> JOB 1
Reproduce word for word the passage of the Firewire forum thread starting with "## Mental_Myopia (Oct" and going on through "lot more clear.".
> JOB 2
Carry the Firewire forum thread forward from the point where it stops.

> EXCERPT TO READ
· · · ·

An ohmmeter confirms that the two jacks on the panel are independently wired, so if you happen to have a mobo supporting 2 external Firewire jacks, you can attach both jacks. For example, the VIA VT6306 chip supports up to 3 devices, the VT6307 up to 2. 

The Asus P4C800-E Deluxe, having a VT6307 chip, supports only 2 Firewire devices and offers only one Firewire header, “IE1394_2”. Thus you must _choose_ which of the two jacks you want to use, and plug the panel cable into the appropriate header. I recommend the larger Firewire jack, since it can supply voltage; if you ever need iLink you can get an external Firewire-to-iLink adapter cable, which drops out the extra 2 pins. It would be a good idea to put a piece of sturdy tape over the other (dead) panel jack.




REFERENCES

This link to FireWire Cable Information contains a good diagram of the iLink jack with signaling, but without the confusing male/female designations. One thing to remember about these diagrams is that the ones on the right are both looking into _jacks_, not plugs.

This Fire on the Wire article provides a good technical overview of Firewire, in particular discussions of the allowable topology, especially as it relates to use with DV (Digital Video).

And finally, PDF page 121 (manual pg. 105) of this 3-MB Silicon Graphics SG 320 Workstation manual contains a definitive diagram of the pinout of an IEEE 1394 Firewire jack. This was extremely useful, and cleared up many misunderstandings gained from the various websites.


-clintfan


----------



## Mental_Myopia (Oct 10, 2003)

Does VIA have any updated drivers for this?
Would installing just the INF update from the VIA 4-in-1 provide an update to it?

Great writing, and thanks for taking the time to type it all out and research!
I used the Asus and Antec directions to install my firewire, but this is a lot more clear.


----------



## IanRietschel (Jun 27, 2010)

· · · ·

> GIVEN MATERIAL
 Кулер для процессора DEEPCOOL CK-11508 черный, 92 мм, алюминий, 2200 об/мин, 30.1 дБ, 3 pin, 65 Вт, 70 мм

· · · ·

> ANSWER 1
## Mental_Myopia (Oct 10, 2003)

Does VIA have any updated drivers for this?
Would installing just the INF update from the VIA 4-in-1 provide an update to it?

Great writing, and thanks for taking the time to type it all out and research!
I used the Asus and Antec directions to install my firewire, but this is a lot more clear.

> ANSWER 2
Hi, I have a ASUS P4P800 SE motherboard with 4 gig of ram, and a 3.4 Ghz Hyper threaded processor. It is slow compared to new later machines of today. As this motherboard does not have a header on the board for firewire (IEEE 1394) I have installed a pci to firewire and USB card in one of my PCI slots. The band width speed on PCI is not as fast compared to PCIe or on a motherboard with a firewire header connection but I wanted to try to connect my front PC case Firewire 6 pin port to the PCI expasion card. The case came with the cable insde connected to the front port and has the wires on the end ready to go to a motherboard firewire header connection as you mention in your post. I would like to know how to connect up the wires I have in the case to the PCI Firwire expansion card which has an internal firewire 6 pin port on the card as well as two external ports of the same. The PCI firewire card came with a small 4 pin to 6 pin plug standard cable and I thought I could cut the 4 pin plug off and wire the inside case cable to it. The inside case cable hase six wires with small black plugs on each wire. They are marked as follows -

TPA+ blue wire
TPA- yellow wire
TPB+ green wire
TPB- yellow with black tracer
VG two wires one brown wire and the other wire is white with black tracer
VP white wire

Can you tell me which wire would connect to where on the 6 pin firewire plug? I would probably need an ohm meter (which I already have) to check if I have it correct.
It looks like by your diagrams and information it should be like this -

TPA+ blue wire connects to PIN 6
TPA- yellow wire connects to PIN 5
TPB+ green wire connects to PIN 4
TPB- yellow with black tracer connects to PIN 3

Would VP white wire, would that be power and would it connect to PIN 1 ???
Would VG with two wires one brown wire and the other wire is white with black tracer, would that be ground and connect to PIN 2 ???

Would this be correct?


----------



## Wrench97 (May 10, 2008)

Yes VP is power and VG is ground.
Power to pin 1, Ground to pin 2 

This thread is from 2003 all the original posters are long gone.
I'm going to close this one, if you need further help please start a new thread and list the brand and model on the card you purchased.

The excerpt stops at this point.